[Mlir-commits] [mlir] [MLIR][XeGPU] Extend SGMapAttr and Add ConvertLayoutOp (PR #132425)
Chao Chen
llvmlistbot at llvm.org
Tue Apr 8 15:03:56 PDT 2025
================
@@ -154,33 +154,128 @@ def XeGPU_FenceScopeAttr:
let assemblyFormat = "$value";
}
-def XeGPU_SGMapAttr : XeGPUAttr<"SGMap", "sg_map"> {
+def XeGPU_LayoutAttr : XeGPUAttr<"Layout", "layout"> {
let summary = [{
- Describes the mapping between work item (WI) and the 2D tensor specified by the tensor descriptor.
+ Describes the data distribution to subgroups and work-items for a tensor
+ specified by the tensor descriptor.
}];
let description = [{
- To distribute the XeGPU operation to work items, the tensor_desc must be specified with the sg_map
- attribute at the tensor description creation time.
- Within the `sg_map`, `wi_layout` specifies the layout of work items,
- describing the mapping of work items to the tensor.
- wi_layout[0] x wi_layout[1] must be equal to the total number of work items within a subgroup.
- `wi_data` specifies the minimum number of data elements assigned to each work item for a single distribution.
-
- E.g., #xegpu.sg_map<wi_layout = [1, 16], wi_data = [1, 1]>
- In this example, the subgroup has 16 work items in wi_layout=[1, 16],
- each accessing 1 element as specified by wi_data=[1, 1].
-
- `wi_data[0] * wi_data[1]` can be greater than 1, meaning that each work item operates on multiple elements,
- which is eventually lowered to "SIMT-flavor" vector, like SPIR-V vector or llvm vector, or packed to a storage data type.
- The multiple elements indicated by `wi_data` can only be from one dimension and must be contiguous in the memory along either dimension.

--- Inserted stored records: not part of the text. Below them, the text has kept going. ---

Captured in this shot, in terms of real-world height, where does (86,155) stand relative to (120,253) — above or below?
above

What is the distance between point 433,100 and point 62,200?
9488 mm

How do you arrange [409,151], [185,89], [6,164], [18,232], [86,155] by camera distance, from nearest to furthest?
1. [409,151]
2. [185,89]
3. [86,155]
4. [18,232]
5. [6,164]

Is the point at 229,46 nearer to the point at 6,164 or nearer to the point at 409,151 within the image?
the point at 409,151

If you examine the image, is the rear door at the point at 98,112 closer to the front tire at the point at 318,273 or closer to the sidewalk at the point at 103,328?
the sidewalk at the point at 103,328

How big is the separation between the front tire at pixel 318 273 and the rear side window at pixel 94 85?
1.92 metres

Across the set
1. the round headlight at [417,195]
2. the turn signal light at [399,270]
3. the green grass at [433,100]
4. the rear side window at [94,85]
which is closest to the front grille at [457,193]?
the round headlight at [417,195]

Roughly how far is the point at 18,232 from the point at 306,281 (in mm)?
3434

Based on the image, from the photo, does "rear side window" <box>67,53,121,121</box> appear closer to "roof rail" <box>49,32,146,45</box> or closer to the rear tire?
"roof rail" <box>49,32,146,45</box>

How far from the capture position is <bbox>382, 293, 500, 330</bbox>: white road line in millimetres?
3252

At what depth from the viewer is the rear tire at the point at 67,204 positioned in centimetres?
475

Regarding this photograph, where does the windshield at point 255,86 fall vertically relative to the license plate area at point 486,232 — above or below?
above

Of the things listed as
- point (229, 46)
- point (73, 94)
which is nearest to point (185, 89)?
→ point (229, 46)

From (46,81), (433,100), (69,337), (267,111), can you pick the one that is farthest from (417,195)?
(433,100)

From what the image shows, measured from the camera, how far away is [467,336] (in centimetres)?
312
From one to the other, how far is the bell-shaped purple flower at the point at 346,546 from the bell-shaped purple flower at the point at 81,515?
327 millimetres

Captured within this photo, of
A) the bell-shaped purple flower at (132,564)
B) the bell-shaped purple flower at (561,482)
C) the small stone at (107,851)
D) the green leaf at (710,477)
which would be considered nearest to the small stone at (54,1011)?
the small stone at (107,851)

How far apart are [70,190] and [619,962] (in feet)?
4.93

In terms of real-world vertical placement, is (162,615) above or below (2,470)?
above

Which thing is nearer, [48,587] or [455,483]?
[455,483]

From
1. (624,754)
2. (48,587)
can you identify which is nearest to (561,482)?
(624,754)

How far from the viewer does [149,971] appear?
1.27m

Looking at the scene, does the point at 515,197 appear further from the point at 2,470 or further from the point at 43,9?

+ XeGPU operations use `LayoutAttr` to define how data is distributed across subgroups and work-items.
+ This attribute is specified in tensor descriptors during tensor description creation. `LayoutAttr`
+ includes the following parameters:
+
+ * `sg_layout`: Specifies the total number of subgroups and their layout within a workgroup.
+ It is mandatory for workgroup-level programming. Its presence implies workgroup-level code.
+ * `sg_data`: Defines the data size accessed per subgroup. It is optionally used with `sg_layout`
+ for workgroup-level programming. When it is left empty, the size accessed per subgroup can be
+ derived from the tensor shape and `sg_layout` using the formula:
+ `sg_data[i] = tensor_shape[i] / sg_layout[i]`.
+ * `inst_data`: Specifies the data size that is processed by an instruction. It is optionally
+ used with lane_layout. When it is left empty, the data size per instruction is equivalent to
+ the sg_data for workgroup-level programming or equivalent to tensor shape for subgroup-level
+ programming.
+ * `lane_layout` : Specifies the total number of work-items and their arrangement within a subgroup.
+ It is mandatory for subgroup-level programming and optional for workgroup-level programming.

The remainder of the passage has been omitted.